Text section –
______

# three key changes to my mojito recipe



## fizguy (Jul 26, 2006)

1. powdered sugar rather than granulated...dissolves more easily

2. pour rum and stir before putting in ice. Again, this allows the sugar to mix and dissolve

3. Use 2 key limes instead of a normal lime

yummy.


----------



## Jack Straw (Nov 20, 2008)

What's the rest of the recipe?


----------



## Egis (Feb 3, 2009)

Sound good Ill try it.


----------



## tzaddi (Feb 24, 2007)

Making your own simple syrup. 

Growing and using your own Spearmint. 

Muddle about.


----------



## fizguy (Jul 26, 2006)

Jack Straw said:


> What's the rest of the recipe?


7 fresh mint leaves (i have some growing in the back yard)
1 teaspoon powdered sugar
2 key limes (I don't grow these in my back yard)
2 oz light rum
2 oz club soda

muddle the mint (I just crush them with my fingers, throw them in the glass, then mush them up with a spoon)
add the sugar and muddle some more
squeeze the limes into the glass (I cut them into quarters to make it easier...if I am making a bunch it gets tiring) and muddle some more
add the rum and stir
add some ice
add the club soda

drink, preferably with a friend and a cigar


----------



## Patrick B (Nov 5, 2008)

Great drink! We made some at home last weekend for the first time.


----------



## Tarks (Mar 3, 2009)

Yup. Powdered sugar is the way to go. Except I use 3 ounces of rum and 1 ounce of soda water.

______

The task – Extend the forum thread about mojito recipe changes with a few more posts, starting after its final reply.

Records –

______

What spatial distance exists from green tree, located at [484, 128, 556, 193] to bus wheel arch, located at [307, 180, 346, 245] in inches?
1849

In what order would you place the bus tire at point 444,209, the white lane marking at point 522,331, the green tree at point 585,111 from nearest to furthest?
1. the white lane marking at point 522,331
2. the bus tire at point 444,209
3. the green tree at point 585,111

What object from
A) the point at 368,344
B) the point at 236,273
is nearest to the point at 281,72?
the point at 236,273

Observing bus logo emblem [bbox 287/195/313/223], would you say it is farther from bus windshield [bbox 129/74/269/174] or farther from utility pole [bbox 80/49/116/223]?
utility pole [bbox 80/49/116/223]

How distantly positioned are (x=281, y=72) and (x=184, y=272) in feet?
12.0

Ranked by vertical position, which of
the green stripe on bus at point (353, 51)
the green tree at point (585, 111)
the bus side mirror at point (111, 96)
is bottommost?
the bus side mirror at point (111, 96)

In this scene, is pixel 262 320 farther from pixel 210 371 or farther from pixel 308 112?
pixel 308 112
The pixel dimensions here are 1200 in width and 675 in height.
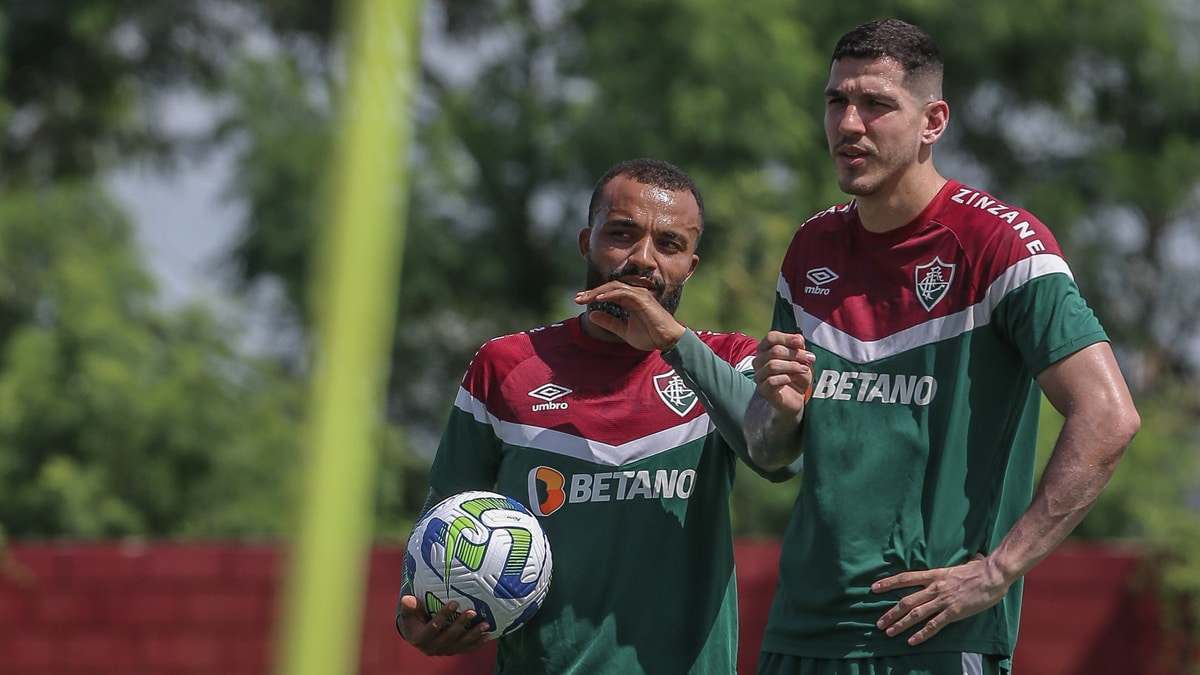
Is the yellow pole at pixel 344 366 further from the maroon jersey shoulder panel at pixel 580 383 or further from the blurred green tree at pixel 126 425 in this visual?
the blurred green tree at pixel 126 425

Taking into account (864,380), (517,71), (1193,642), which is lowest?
(1193,642)

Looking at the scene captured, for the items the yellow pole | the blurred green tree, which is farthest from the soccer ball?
the blurred green tree

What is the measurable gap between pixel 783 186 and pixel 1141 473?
3808 mm

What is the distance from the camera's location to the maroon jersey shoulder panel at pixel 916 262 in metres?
3.73

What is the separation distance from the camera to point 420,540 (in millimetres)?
4129

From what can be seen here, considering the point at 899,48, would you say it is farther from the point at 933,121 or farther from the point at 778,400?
the point at 778,400

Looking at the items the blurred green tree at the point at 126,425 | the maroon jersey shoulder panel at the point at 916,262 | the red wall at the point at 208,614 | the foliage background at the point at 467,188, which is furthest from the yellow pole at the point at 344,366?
the blurred green tree at the point at 126,425

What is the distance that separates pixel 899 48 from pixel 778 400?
0.88 meters

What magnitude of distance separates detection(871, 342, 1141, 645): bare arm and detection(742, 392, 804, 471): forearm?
0.50 meters

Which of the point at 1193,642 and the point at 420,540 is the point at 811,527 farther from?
the point at 1193,642

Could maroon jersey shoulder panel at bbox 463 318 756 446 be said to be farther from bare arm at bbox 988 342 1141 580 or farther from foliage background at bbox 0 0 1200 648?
foliage background at bbox 0 0 1200 648

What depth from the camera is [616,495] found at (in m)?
4.20

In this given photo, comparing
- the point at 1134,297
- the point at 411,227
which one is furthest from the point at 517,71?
the point at 1134,297

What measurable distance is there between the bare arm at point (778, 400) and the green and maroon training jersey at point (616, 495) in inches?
4.5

______

Output for this task –
----------



## dj1340 (Mar 30, 2009)

Mine is a little different.

1/2 lime 
mint leaves (muddle these together)
2 oz light rum
1 oz simple syrup
1 oz Goya sugar cane syrup
crushed ice
top with club soda

I don't drink them but my wife likes this recipe


----------



## fizguy (Jul 26, 2006)

dj1340 said:


> Mine is a little different.
> 
> 1/2 lime
> mint leaves (muddle these together)
> ...


Hmmmm maybe I will try it this way as well. I made some simple syrup in the past but I was never happy with how the drink tasted.

I read somewhere about making simple syrup with mint leaves mixed in!


----------



## Cypress (Jun 27, 2007)

Best flavored one I had was one that had a prickly pear in it. Use the regular recipe and puree a prickly pear then pour and stir.


----------



## joncaputo (Sep 29, 2008)

I had a mango mojito out in LA (California) and it was amazing but wow was it expensive!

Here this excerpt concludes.